Passage given:
I can run it in pycharm debugger after putting breakpoint inside my_generator() function. However, I don't think running with a debugger is a good idea, in case of generators, that's why I am printing the value of i. With the code I had, you should see i going from 0 to 1750, then immediately warping back and printing 0 to 1750, repeat this indefinitely. Ideally, it should print till 1750, train, the again print till 1750, repeat this for NUMBER_OF_EPOCHS times.

Anyway, with your suggestion, same thing happens, it just keeps repeating indefinitely. However, if I remove while 1, it goes till 1750, trains and again goes back to 0 till 1750, trains, then terminates (as desired).

wongjingping · 2016-02-04T01:48:35Z

My apologies, I'm having some difficulty with the ipdb debugger in spyder, and resorted to another workaround.

Your model is training actually. You can add this snippet of code to verify (print out) the progress of your model using a callback:

class printbatch(Callback):
def on_batch_end(self, epoch, logs={}):
print(logs)
...
pb = printbatch()
# modify the fit_generator call to include the callback pb
model.fit_generator(myGenerator(), samples_per_epoch = 60000, nb_epoch = 2,
verbose=2, show_accuracy=True, callbacks=[pb], validation_data=None, class_weight=None, nb_worker=1)

By i ~ 500 you should observe that the training accuracy printed out is at least 90%, with 100% accuracy appearing more frequently.
Without the callback, it is as you observed, i goes from 0 to 1750 and wraps back for the next epoch.
Hope this clarifies your doubts :)

parag2489 · 2016-02-04T08:10:00Z

@wongjingping Thanks. It works. Just one small doubt (rather observation) is that when the logs are printed, the numbers being printed in front of "Batch: " are actually sample numbers. So if there are 60000 samples / epoch, then in the logs being printed through callbacks, we saw "Batch: 59999".

Dataset records:
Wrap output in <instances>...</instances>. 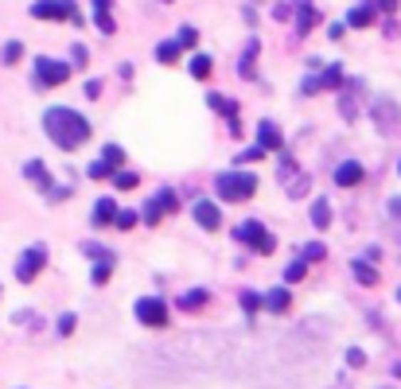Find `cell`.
Here are the masks:
<instances>
[{
    "mask_svg": "<svg viewBox=\"0 0 401 389\" xmlns=\"http://www.w3.org/2000/svg\"><path fill=\"white\" fill-rule=\"evenodd\" d=\"M43 129L63 152H74L78 144L90 140V121L82 117L78 110H71V105H51V110L43 113Z\"/></svg>",
    "mask_w": 401,
    "mask_h": 389,
    "instance_id": "6da1fadb",
    "label": "cell"
},
{
    "mask_svg": "<svg viewBox=\"0 0 401 389\" xmlns=\"http://www.w3.org/2000/svg\"><path fill=\"white\" fill-rule=\"evenodd\" d=\"M214 191H219L222 203H246V198H254V191H257V179L249 176V171H222V176L214 179Z\"/></svg>",
    "mask_w": 401,
    "mask_h": 389,
    "instance_id": "7a4b0ae2",
    "label": "cell"
},
{
    "mask_svg": "<svg viewBox=\"0 0 401 389\" xmlns=\"http://www.w3.org/2000/svg\"><path fill=\"white\" fill-rule=\"evenodd\" d=\"M234 238H238L241 245H249L254 253H261V257L277 250V238H273L269 230L261 226V222H254V218H249V222H238V226H234Z\"/></svg>",
    "mask_w": 401,
    "mask_h": 389,
    "instance_id": "3957f363",
    "label": "cell"
},
{
    "mask_svg": "<svg viewBox=\"0 0 401 389\" xmlns=\"http://www.w3.org/2000/svg\"><path fill=\"white\" fill-rule=\"evenodd\" d=\"M31 16H36V20H71V23H82L78 4H74V0H36V4H31Z\"/></svg>",
    "mask_w": 401,
    "mask_h": 389,
    "instance_id": "277c9868",
    "label": "cell"
},
{
    "mask_svg": "<svg viewBox=\"0 0 401 389\" xmlns=\"http://www.w3.org/2000/svg\"><path fill=\"white\" fill-rule=\"evenodd\" d=\"M43 265H47V250H43V245H31V250H24L20 261H16V280H20V284H31V280L43 272Z\"/></svg>",
    "mask_w": 401,
    "mask_h": 389,
    "instance_id": "5b68a950",
    "label": "cell"
},
{
    "mask_svg": "<svg viewBox=\"0 0 401 389\" xmlns=\"http://www.w3.org/2000/svg\"><path fill=\"white\" fill-rule=\"evenodd\" d=\"M71 78V63H58V59H36V86L51 90V86H63Z\"/></svg>",
    "mask_w": 401,
    "mask_h": 389,
    "instance_id": "8992f818",
    "label": "cell"
},
{
    "mask_svg": "<svg viewBox=\"0 0 401 389\" xmlns=\"http://www.w3.org/2000/svg\"><path fill=\"white\" fill-rule=\"evenodd\" d=\"M137 319L145 327H168V308L160 296H140L137 300Z\"/></svg>",
    "mask_w": 401,
    "mask_h": 389,
    "instance_id": "52a82bcc",
    "label": "cell"
},
{
    "mask_svg": "<svg viewBox=\"0 0 401 389\" xmlns=\"http://www.w3.org/2000/svg\"><path fill=\"white\" fill-rule=\"evenodd\" d=\"M24 176H28L31 183H39V187H43L51 203H58V198H66V195H71V187H55V183H51V176H47L43 160H28V164H24Z\"/></svg>",
    "mask_w": 401,
    "mask_h": 389,
    "instance_id": "ba28073f",
    "label": "cell"
},
{
    "mask_svg": "<svg viewBox=\"0 0 401 389\" xmlns=\"http://www.w3.org/2000/svg\"><path fill=\"white\" fill-rule=\"evenodd\" d=\"M343 86V66H328V70L320 74V78H304L300 82V90L304 94H320V90H339Z\"/></svg>",
    "mask_w": 401,
    "mask_h": 389,
    "instance_id": "9c48e42d",
    "label": "cell"
},
{
    "mask_svg": "<svg viewBox=\"0 0 401 389\" xmlns=\"http://www.w3.org/2000/svg\"><path fill=\"white\" fill-rule=\"evenodd\" d=\"M168 211H179V203H175V191L164 187V191L145 206V222H148V226H156V222H160V214H168Z\"/></svg>",
    "mask_w": 401,
    "mask_h": 389,
    "instance_id": "30bf717a",
    "label": "cell"
},
{
    "mask_svg": "<svg viewBox=\"0 0 401 389\" xmlns=\"http://www.w3.org/2000/svg\"><path fill=\"white\" fill-rule=\"evenodd\" d=\"M195 222H199L203 230H219V226H222L219 206H214L211 198H195Z\"/></svg>",
    "mask_w": 401,
    "mask_h": 389,
    "instance_id": "8fae6325",
    "label": "cell"
},
{
    "mask_svg": "<svg viewBox=\"0 0 401 389\" xmlns=\"http://www.w3.org/2000/svg\"><path fill=\"white\" fill-rule=\"evenodd\" d=\"M331 176H335V183H339V187H358L366 171H363V164H358V160H343L335 171H331Z\"/></svg>",
    "mask_w": 401,
    "mask_h": 389,
    "instance_id": "7c38bea8",
    "label": "cell"
},
{
    "mask_svg": "<svg viewBox=\"0 0 401 389\" xmlns=\"http://www.w3.org/2000/svg\"><path fill=\"white\" fill-rule=\"evenodd\" d=\"M281 179H285L288 195H296V198L308 191V176H304V179H296V164H292L288 156H285V160H281Z\"/></svg>",
    "mask_w": 401,
    "mask_h": 389,
    "instance_id": "4fadbf2b",
    "label": "cell"
},
{
    "mask_svg": "<svg viewBox=\"0 0 401 389\" xmlns=\"http://www.w3.org/2000/svg\"><path fill=\"white\" fill-rule=\"evenodd\" d=\"M113 0H94V23H98V31L102 36H113L117 31V23H113Z\"/></svg>",
    "mask_w": 401,
    "mask_h": 389,
    "instance_id": "5bb4252c",
    "label": "cell"
},
{
    "mask_svg": "<svg viewBox=\"0 0 401 389\" xmlns=\"http://www.w3.org/2000/svg\"><path fill=\"white\" fill-rule=\"evenodd\" d=\"M257 51H261V43H257V39H249L246 51H241V59H238L241 78H257Z\"/></svg>",
    "mask_w": 401,
    "mask_h": 389,
    "instance_id": "9a60e30c",
    "label": "cell"
},
{
    "mask_svg": "<svg viewBox=\"0 0 401 389\" xmlns=\"http://www.w3.org/2000/svg\"><path fill=\"white\" fill-rule=\"evenodd\" d=\"M374 20H378V8L374 4H358L347 12V28H370Z\"/></svg>",
    "mask_w": 401,
    "mask_h": 389,
    "instance_id": "2e32d148",
    "label": "cell"
},
{
    "mask_svg": "<svg viewBox=\"0 0 401 389\" xmlns=\"http://www.w3.org/2000/svg\"><path fill=\"white\" fill-rule=\"evenodd\" d=\"M257 140H261V148L265 152H277L285 140H281V129L273 125V121H261V129H257Z\"/></svg>",
    "mask_w": 401,
    "mask_h": 389,
    "instance_id": "e0dca14e",
    "label": "cell"
},
{
    "mask_svg": "<svg viewBox=\"0 0 401 389\" xmlns=\"http://www.w3.org/2000/svg\"><path fill=\"white\" fill-rule=\"evenodd\" d=\"M117 211H121V206H117L113 198H98V206H94V226H113V222H117Z\"/></svg>",
    "mask_w": 401,
    "mask_h": 389,
    "instance_id": "ac0fdd59",
    "label": "cell"
},
{
    "mask_svg": "<svg viewBox=\"0 0 401 389\" xmlns=\"http://www.w3.org/2000/svg\"><path fill=\"white\" fill-rule=\"evenodd\" d=\"M207 102H211V110H219L222 117H226L230 125H234V132H238V105H234L230 97H222V94H211V97H207Z\"/></svg>",
    "mask_w": 401,
    "mask_h": 389,
    "instance_id": "d6986e66",
    "label": "cell"
},
{
    "mask_svg": "<svg viewBox=\"0 0 401 389\" xmlns=\"http://www.w3.org/2000/svg\"><path fill=\"white\" fill-rule=\"evenodd\" d=\"M261 308L277 311V316H281V311H288V308H292V296H288V288H273V292L261 300Z\"/></svg>",
    "mask_w": 401,
    "mask_h": 389,
    "instance_id": "ffe728a7",
    "label": "cell"
},
{
    "mask_svg": "<svg viewBox=\"0 0 401 389\" xmlns=\"http://www.w3.org/2000/svg\"><path fill=\"white\" fill-rule=\"evenodd\" d=\"M296 8H300V16H296V31H300V36H308V31L316 28V8H312V0H296Z\"/></svg>",
    "mask_w": 401,
    "mask_h": 389,
    "instance_id": "44dd1931",
    "label": "cell"
},
{
    "mask_svg": "<svg viewBox=\"0 0 401 389\" xmlns=\"http://www.w3.org/2000/svg\"><path fill=\"white\" fill-rule=\"evenodd\" d=\"M207 300H211V292H207V288H191L187 296H179V311H199Z\"/></svg>",
    "mask_w": 401,
    "mask_h": 389,
    "instance_id": "7402d4cb",
    "label": "cell"
},
{
    "mask_svg": "<svg viewBox=\"0 0 401 389\" xmlns=\"http://www.w3.org/2000/svg\"><path fill=\"white\" fill-rule=\"evenodd\" d=\"M312 222H316V230H328V226H331V206H328V198H316V203H312Z\"/></svg>",
    "mask_w": 401,
    "mask_h": 389,
    "instance_id": "603a6c76",
    "label": "cell"
},
{
    "mask_svg": "<svg viewBox=\"0 0 401 389\" xmlns=\"http://www.w3.org/2000/svg\"><path fill=\"white\" fill-rule=\"evenodd\" d=\"M179 55H183V47H179V43H175V39H168V43H160V47H156V59H160L164 66L179 63Z\"/></svg>",
    "mask_w": 401,
    "mask_h": 389,
    "instance_id": "cb8c5ba5",
    "label": "cell"
},
{
    "mask_svg": "<svg viewBox=\"0 0 401 389\" xmlns=\"http://www.w3.org/2000/svg\"><path fill=\"white\" fill-rule=\"evenodd\" d=\"M187 70H191V78H199V82H203V78H207V74H211V70H214L211 55H195V59H191V63H187Z\"/></svg>",
    "mask_w": 401,
    "mask_h": 389,
    "instance_id": "d4e9b609",
    "label": "cell"
},
{
    "mask_svg": "<svg viewBox=\"0 0 401 389\" xmlns=\"http://www.w3.org/2000/svg\"><path fill=\"white\" fill-rule=\"evenodd\" d=\"M355 280H358V284H366V288H370V284H378V272H374L366 261H355Z\"/></svg>",
    "mask_w": 401,
    "mask_h": 389,
    "instance_id": "484cf974",
    "label": "cell"
},
{
    "mask_svg": "<svg viewBox=\"0 0 401 389\" xmlns=\"http://www.w3.org/2000/svg\"><path fill=\"white\" fill-rule=\"evenodd\" d=\"M102 160H105V164H110V168L117 171V168H121V160H125V148H121V144H105Z\"/></svg>",
    "mask_w": 401,
    "mask_h": 389,
    "instance_id": "4316f807",
    "label": "cell"
},
{
    "mask_svg": "<svg viewBox=\"0 0 401 389\" xmlns=\"http://www.w3.org/2000/svg\"><path fill=\"white\" fill-rule=\"evenodd\" d=\"M323 257H328V250H323L320 242H308L304 250H300V261H323Z\"/></svg>",
    "mask_w": 401,
    "mask_h": 389,
    "instance_id": "83f0119b",
    "label": "cell"
},
{
    "mask_svg": "<svg viewBox=\"0 0 401 389\" xmlns=\"http://www.w3.org/2000/svg\"><path fill=\"white\" fill-rule=\"evenodd\" d=\"M110 277H113V261H98L94 272H90V280H94V284H105Z\"/></svg>",
    "mask_w": 401,
    "mask_h": 389,
    "instance_id": "f1b7e54d",
    "label": "cell"
},
{
    "mask_svg": "<svg viewBox=\"0 0 401 389\" xmlns=\"http://www.w3.org/2000/svg\"><path fill=\"white\" fill-rule=\"evenodd\" d=\"M20 55H24V43H4V51H0V59H4V66H12V63H20Z\"/></svg>",
    "mask_w": 401,
    "mask_h": 389,
    "instance_id": "f546056e",
    "label": "cell"
},
{
    "mask_svg": "<svg viewBox=\"0 0 401 389\" xmlns=\"http://www.w3.org/2000/svg\"><path fill=\"white\" fill-rule=\"evenodd\" d=\"M304 272H308V261H292L285 269V280L288 284H296V280H304Z\"/></svg>",
    "mask_w": 401,
    "mask_h": 389,
    "instance_id": "4dcf8cb0",
    "label": "cell"
},
{
    "mask_svg": "<svg viewBox=\"0 0 401 389\" xmlns=\"http://www.w3.org/2000/svg\"><path fill=\"white\" fill-rule=\"evenodd\" d=\"M113 187L117 191H132V187H137V176H132V171H121V176H117L113 171Z\"/></svg>",
    "mask_w": 401,
    "mask_h": 389,
    "instance_id": "1f68e13d",
    "label": "cell"
},
{
    "mask_svg": "<svg viewBox=\"0 0 401 389\" xmlns=\"http://www.w3.org/2000/svg\"><path fill=\"white\" fill-rule=\"evenodd\" d=\"M238 300H241V308H246V311H249V316H254V311H257V308H261V296H257V292H249V288H246V292H241V296H238Z\"/></svg>",
    "mask_w": 401,
    "mask_h": 389,
    "instance_id": "d6a6232c",
    "label": "cell"
},
{
    "mask_svg": "<svg viewBox=\"0 0 401 389\" xmlns=\"http://www.w3.org/2000/svg\"><path fill=\"white\" fill-rule=\"evenodd\" d=\"M110 176H113V168H110L105 160H94V164H90V179H110Z\"/></svg>",
    "mask_w": 401,
    "mask_h": 389,
    "instance_id": "836d02e7",
    "label": "cell"
},
{
    "mask_svg": "<svg viewBox=\"0 0 401 389\" xmlns=\"http://www.w3.org/2000/svg\"><path fill=\"white\" fill-rule=\"evenodd\" d=\"M113 226L132 230V226H137V214H132V211H117V222H113Z\"/></svg>",
    "mask_w": 401,
    "mask_h": 389,
    "instance_id": "e575fe53",
    "label": "cell"
},
{
    "mask_svg": "<svg viewBox=\"0 0 401 389\" xmlns=\"http://www.w3.org/2000/svg\"><path fill=\"white\" fill-rule=\"evenodd\" d=\"M195 39H199V36H195V28H183V31H179V39H175V43H179L183 51H187V47H195Z\"/></svg>",
    "mask_w": 401,
    "mask_h": 389,
    "instance_id": "d590c367",
    "label": "cell"
},
{
    "mask_svg": "<svg viewBox=\"0 0 401 389\" xmlns=\"http://www.w3.org/2000/svg\"><path fill=\"white\" fill-rule=\"evenodd\" d=\"M74 327H78V319H74L71 311H66V316L58 319V335H74Z\"/></svg>",
    "mask_w": 401,
    "mask_h": 389,
    "instance_id": "8d00e7d4",
    "label": "cell"
},
{
    "mask_svg": "<svg viewBox=\"0 0 401 389\" xmlns=\"http://www.w3.org/2000/svg\"><path fill=\"white\" fill-rule=\"evenodd\" d=\"M261 156H265V148H261V144H257V148H246V152L238 156V164H254V160H261Z\"/></svg>",
    "mask_w": 401,
    "mask_h": 389,
    "instance_id": "74e56055",
    "label": "cell"
},
{
    "mask_svg": "<svg viewBox=\"0 0 401 389\" xmlns=\"http://www.w3.org/2000/svg\"><path fill=\"white\" fill-rule=\"evenodd\" d=\"M366 4H374L378 12H397V0H366Z\"/></svg>",
    "mask_w": 401,
    "mask_h": 389,
    "instance_id": "f35d334b",
    "label": "cell"
},
{
    "mask_svg": "<svg viewBox=\"0 0 401 389\" xmlns=\"http://www.w3.org/2000/svg\"><path fill=\"white\" fill-rule=\"evenodd\" d=\"M347 362H350V366H363V362H366V354L358 351V346H350V351H347Z\"/></svg>",
    "mask_w": 401,
    "mask_h": 389,
    "instance_id": "ab89813d",
    "label": "cell"
},
{
    "mask_svg": "<svg viewBox=\"0 0 401 389\" xmlns=\"http://www.w3.org/2000/svg\"><path fill=\"white\" fill-rule=\"evenodd\" d=\"M390 214H394V218H401V198H394V203H390Z\"/></svg>",
    "mask_w": 401,
    "mask_h": 389,
    "instance_id": "60d3db41",
    "label": "cell"
},
{
    "mask_svg": "<svg viewBox=\"0 0 401 389\" xmlns=\"http://www.w3.org/2000/svg\"><path fill=\"white\" fill-rule=\"evenodd\" d=\"M164 4H168V0H164Z\"/></svg>",
    "mask_w": 401,
    "mask_h": 389,
    "instance_id": "b9f144b4",
    "label": "cell"
}]
</instances>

Instructions:
1: In the fit_generator thread, what training accuracy should show up by the time i is around 500?
2: Put this sentence from the fit_generator thread into Spanish: "Without the callback, it is as you observed, i goes from 0 to 1750 and wraps back for the next epoch."
3: Carry the fit_generator thread on from the point where it stops.
The listing was taken from a different source.

Outputs in order:
1: At least 90%, with 100% appearing more often.

2: Sin el callback, es como observaste: i va de 0 a 1750 y vuelve al principio para la siguiente época.

3:
Anyway, I am closing this issue now. I still haven't had success in running the data generators with >1 workers, but I have asked another question for that. You may take a look at it if time permits. That would be great. That is Issue #1638

wongjingping · 2016-02-04T10:01:01Z

Hi @parag2489,

I suspect there is a bug with the fit_generator in determining the batch_size, have raised this under a separate issue #1639. Feel free to chip in!

sunshineatnoon · 2016-02-06T12:38:40Z

@wongjingping @parag2489 Hi~ May I ask you guys how to specify batch size if I wrote my own data generator since fit_generator doesn't have the batch_size parameter and in the fit_generator, we only yield one sample at a time.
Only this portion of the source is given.